**What you should do:** Carry on the State Department telegram about the Soviet UNRRA proposals from the point where it stops.

840.50 UNRRA/669: Telegram

The Secretary of State to the Ambassador in the United Kingdom (Winant)

5160. Your 5055, June 26.16 The Department regrets that it is unable to authorize any compromise with respect to the proposal advanced by the Soviet Government in the subcommittees. While it is unfortunate that we must adopt views different from those of the Soviet representatives, we have no choice in view of the fact that the substance of these resolutions is irrelevant to the consideration of bases of requirements and is opposed to our interests in UNRRA.

You are accordingly requested to explain to Iliuschenko that this Government will be unable to agree to the Soviet proposals in the Committee for Europe and that if they are adopted, this Government will find it necessary to object to the recommended bases both in the Committee for Europe and in the Council. The Department is telegraphing full instructions to the American Ambassador in Moscow, requesting him to discuss this matter with the Soviet authorities in an effort to persuade them to withdraw the resolutions in question.

[Page 336]

The considerations underlying the Department’s position, which you are authorized to explain to Iliuschenko, are as follows:

1.
As a matter of procedure, it is undesirable to inject extraneous considerations of this nature into the preparation of bases for estimating requirements, particularly when the subject matter is so highly controversial that the discussion of it may result in a serious delay in the procurement program. As explained in the Department’s 4898 of June 21,17 these resolutions involve questions of policy which go far beyond the scope of the subcommittees or of the Committee for Europe. Under the terms of reference of these subcommittees any action by them on this subject may be void. Consequently, for the sake of order, it is essential that this problem not be injected into the discussion of bases of requirements.
2.
The proposal that relief be distributed according to the extent to which particular countries have resisted the enemy is absolutely impossible of administration and would gravely jeopardize the entire success of UNRRA by injecting controversial political questions into the distribution of relief. Throughout the negotiation of the UNRRA Agreement, the Council session and the hearings before our Congress, this Government has adopted as its most basic policy in respect of UNRRA the principle that the distribution of relief shall not be used as a political weapon. Despite the explanations advanced by Mr. Iliuschenko, the proposal in question appears to be directly contrary to this basic premise.
3.
With reference to the proposal to accord priority to members of the United Nations, the Resolutions adopted at Atlantic City already incorporate this principle. The policy of the United States Government in respect of this matter is to relax the restrictions in the Resolutions with reference to operations in ex-enemy areas. At the present time the United States and British military authorities have lull responsibility for relief in Italy and are continuing to carry this load even though a large part of liberated Italy is no longer an active military area. The Anglo-American military authorities will have additional ex-enemy areas under their jurisdiction and it is reasonable to assume that the Soviet military authorities will be confronted with responsibility for relief in ex-enemy areas in Eastern Europe, including parts of Germany and Finland, Bulgaria, Rumania and possibly Hungary. The policy advocated by the Soviet Government means either that the occupying country must at all times bear the sole responsibility for providing essential civilian supplies to ex-enemy areas or that such areas will receive no relief of any kind. If it should develop that the occupying authorities are to have the sole responsibility for civilian supply to ex-enemy areas, the ultimate effect would be that the United States would be the contributor of practically all supplies to all ex-enemy areas since in the case of those occupied by the Soviet authorities, it is probable that we would have to furnish the Soviet authorities under lend-lease with supplies to enable them to discharge this responsibility.

**Information supplied:**
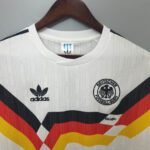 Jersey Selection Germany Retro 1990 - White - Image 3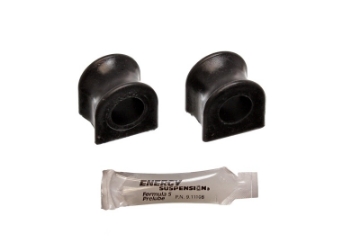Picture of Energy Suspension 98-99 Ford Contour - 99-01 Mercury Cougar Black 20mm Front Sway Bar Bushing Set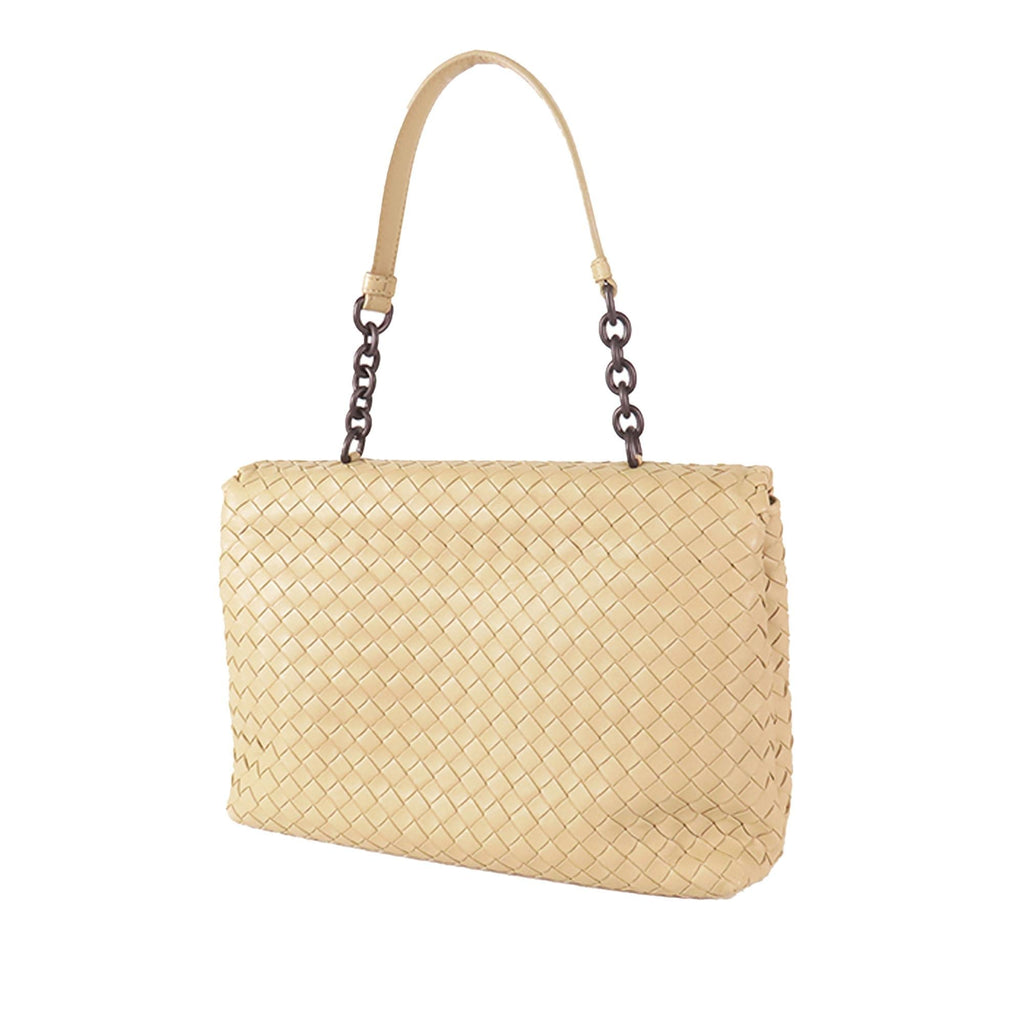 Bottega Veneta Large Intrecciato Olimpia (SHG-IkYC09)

**Written response:**
While Iliuschenko’s explanations as outlined in your telegram are of great interest, we do not see how any modification in the text of [Page 337] the resolutions could be made along these lines which could eliminate the questions which we have or which could effectively clarify the resolutions, or make them workable in practice. We feel, therefore, that we cannot at this time go beyond what is already provided in the Resolutions of Atlantic City and particularly in Resolution 17.18

It is suggested that you also discuss this matter with the British. Mr. A. D. Marris of the British Embassy in Washington, who is now in London, is familiar with the Department’s views on this question.19

Sent to London. Repeated to Moscow.

Hull
  1. Not printed.
  2. Not printed.
  3. Resolution No. 17 “Relating to Procedures for Ascertaining and Meeting Deficits in Supplies Requiring Importation”; see First Session of the Council of the United Nations Relief and Rehabilitation Administration, p. 50.
  4. The Second Session of the Council approved, virtually without change, the bases of requirements recommended by the Committee of the Council for Europe (Resolution No. 55, in A Compilation of the Resolutions on Policy, First and Second Sessions of the UNRRA Council (Washington, 1944), p. 73; for related documents, see ibid., Appendix VI, p. 116.

    The Council, in addition, adopted a separate resolution introduced by the Soviet Delegation (Resolution No. 56 “Relating to a Proposal Transmitted by the Committee of the Council for Europe in the Minutes of its Sixth and Seventh Meetings”) recognizing that it was the Administration’s primary responsibility to secure relief and rehabilitation supplies for the areas, liberated or to be liberated, of the United Nations and that special weight and urgency should be given to the needs of those countries in which the extent of devastation and the suffering of the people was greater and had resulted from hostilities and occupation by the enemy and active resistance in the struggle against the enemy.